The two sides are still in negotiation on a potential sale/purchase of the Marine Elementary property. Good advice to both parties, though not in so many words, could be summarized as “do your homework.” But educator Thomas Kearney’s advice is not meant to be specific to Marine on St. Croix. Instead it’s guidance that might apply to any city thinking about purchasing a property and leasing to a school, rare as that might be.
Kearney has been principal-superintendent and teacher at New Heights K-12, the oldest school of its kind in the U.S., for more than 20 years. He describes charter schools as unique, in part because their leaders have broader responsibilities than most public school principals, like ensuring that the school building will be available for the long term, something Kearney says he worried about for years before he led a successful purchase.
The Stillwater principal says he has not known of an arrangement in Minnesota that has a city buying a school building and leasing it back to the school. He described his own experience in managing a charter school, operating a campus, and producing a stream of revenue sufficient to address major projects like new roofs, as challenging and complex.

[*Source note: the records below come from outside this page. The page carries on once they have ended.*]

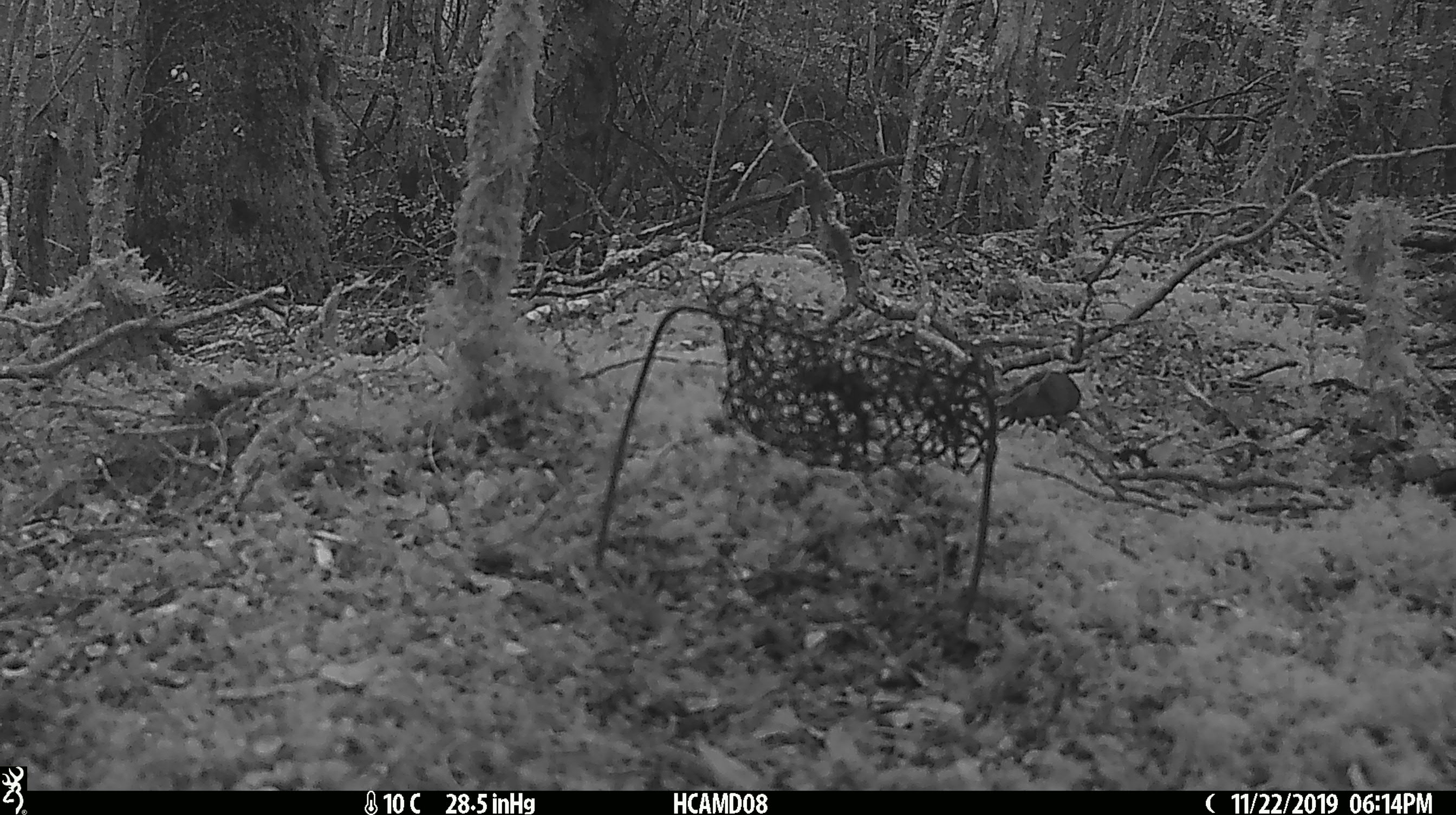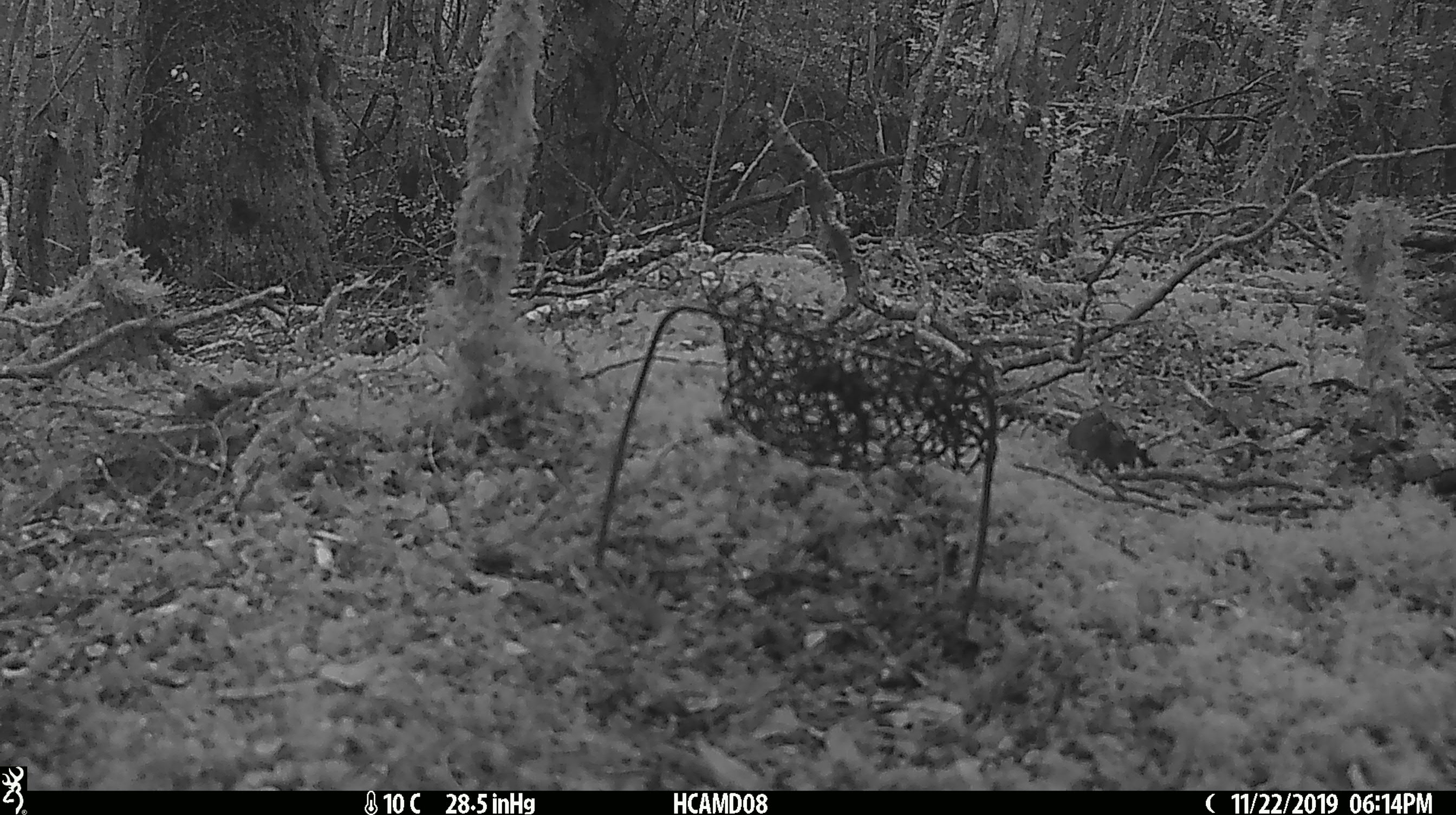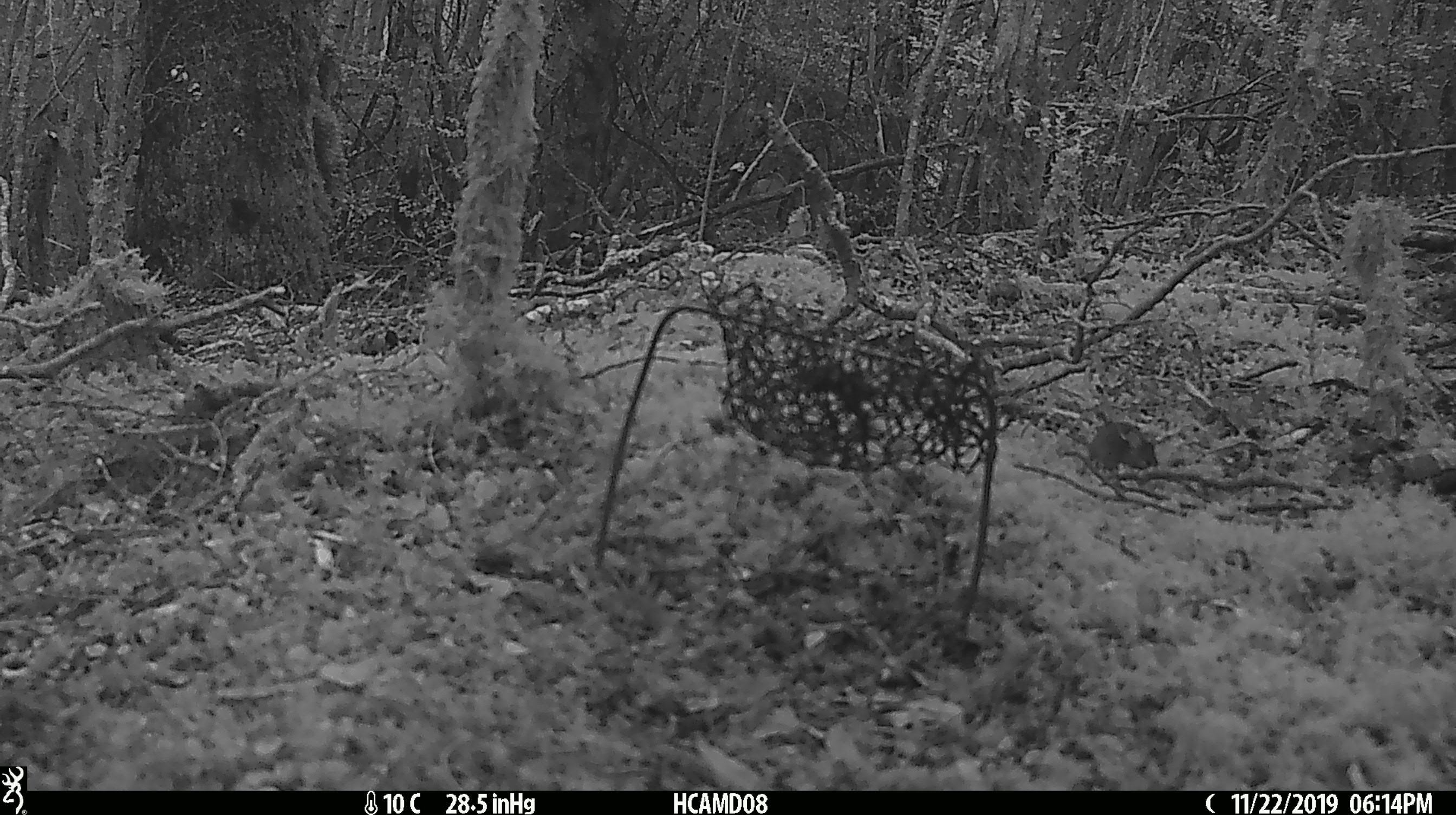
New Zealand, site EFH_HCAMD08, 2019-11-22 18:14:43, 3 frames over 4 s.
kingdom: Animalia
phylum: Chordata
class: Mammalia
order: Rodentia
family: Muridae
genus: Mus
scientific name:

He emphasized he did not have firsthand knowledge of matters pertaining to Marine Elementary, and did not want to meddle, but nonetheless would answer questions and has concerns about how a city owning a school would share liabilities should they lease a school property.

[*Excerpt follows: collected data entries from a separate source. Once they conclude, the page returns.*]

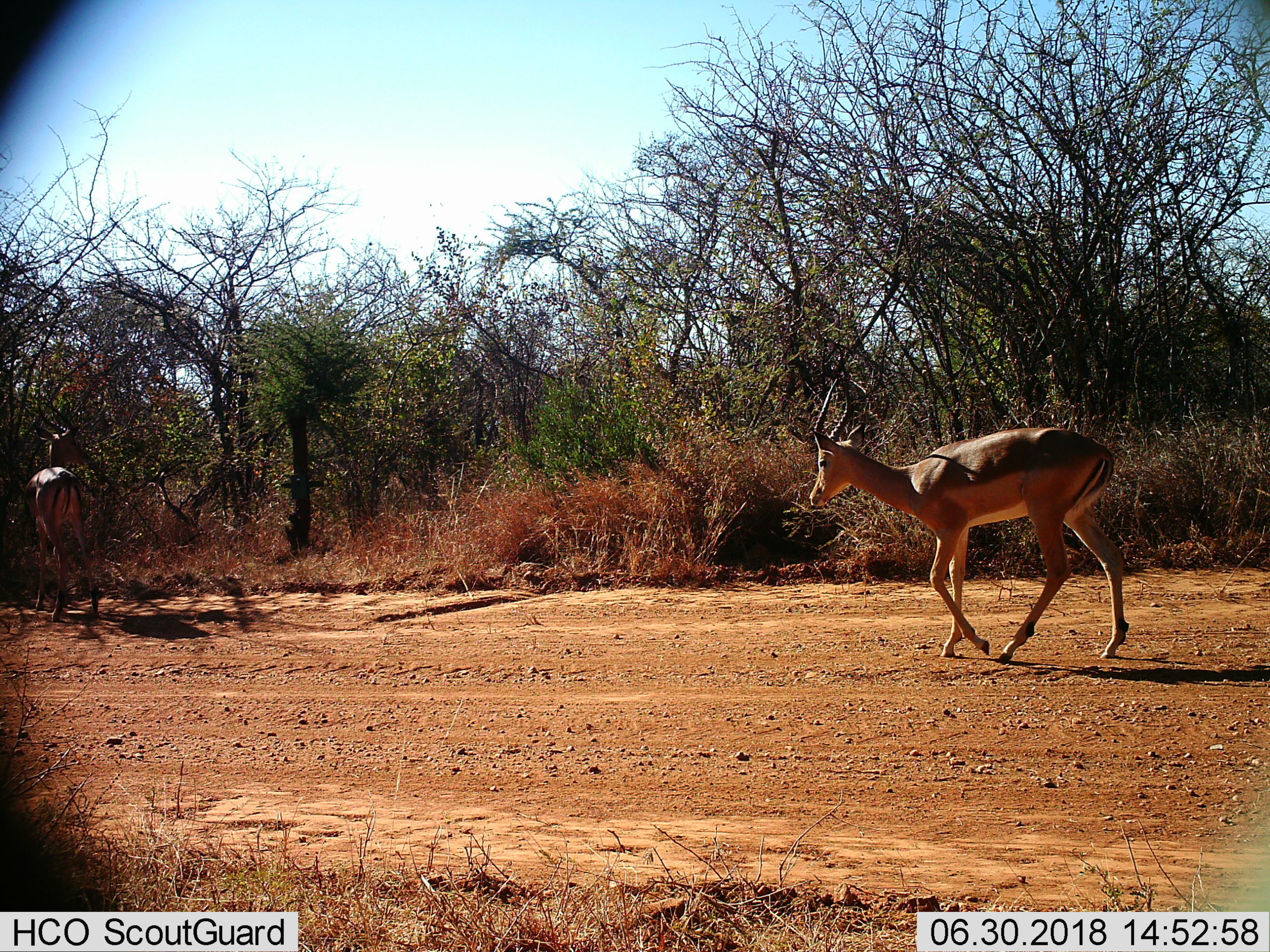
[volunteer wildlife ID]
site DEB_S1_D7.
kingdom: Animalia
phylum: Chordata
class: Mammalia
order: Artiodactyla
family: Bovidae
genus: Aepyceros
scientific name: Aepyceros melampus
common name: impala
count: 2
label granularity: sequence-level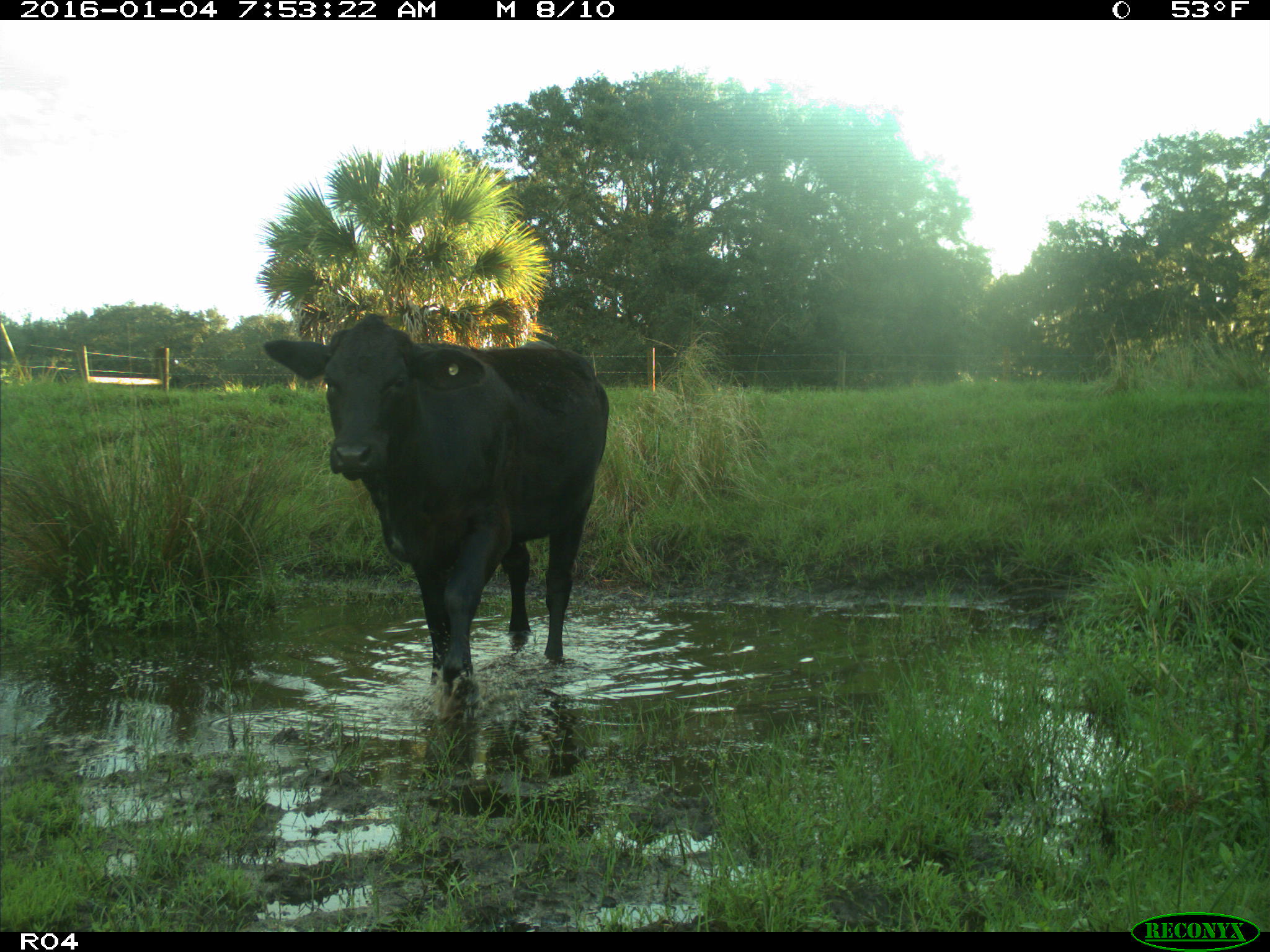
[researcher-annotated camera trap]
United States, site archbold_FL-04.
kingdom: Animalia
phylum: Chordata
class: Mammalia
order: Artiodactyla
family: Bovidae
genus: Bos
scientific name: Bos taurus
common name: domestic cow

A few of Kearney’s questions:
—In the case of a city purchasing a property to lease to a charter school: What would the city council’s interests be?

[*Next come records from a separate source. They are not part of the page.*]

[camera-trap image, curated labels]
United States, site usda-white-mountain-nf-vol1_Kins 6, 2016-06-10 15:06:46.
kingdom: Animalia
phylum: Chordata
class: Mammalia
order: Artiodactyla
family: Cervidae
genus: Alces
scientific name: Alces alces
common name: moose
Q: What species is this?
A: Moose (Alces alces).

—Is there potentially a conflict of interest regarding any particular council member’s relationship to a teacher or student of the charter school?
—Did the council consult the broader community before deciding to be property owners incurring all sorts of new liabilities?
—Is the community prepared, for example, to put a new roof on a school, or perhaps install a new boiler and HVAC system?
—What is the condition of the property and what foreseeable or unforeseeable expense could arise from the purchase?
—Who will manage and care for the property?
—What happens if the new charter fails to generate the necessary revenue to pay its lease, or fails to exist after the next few years?
Kearney also addressed the idea of a charter school having and maintaining two separate campuses. Higher costs are his chief concern. Including:
—Transportation costs if students are moving between the two facilities within the day
—Insurance liabilities for the buildings and student-based liabilities
—Doubling of costs such as heating and water
—Costs associated with regulatory compliance like fire codes and the Americans with Disabilities Act
Any sale of property is—like the devil—in the details, and a simplification like ‘all should know who pays for what’ doesn’t cover bets, so to speak. Nor does ‘the unforeseen can soon get mean.’ But as business proverbs go, they’re a place to start.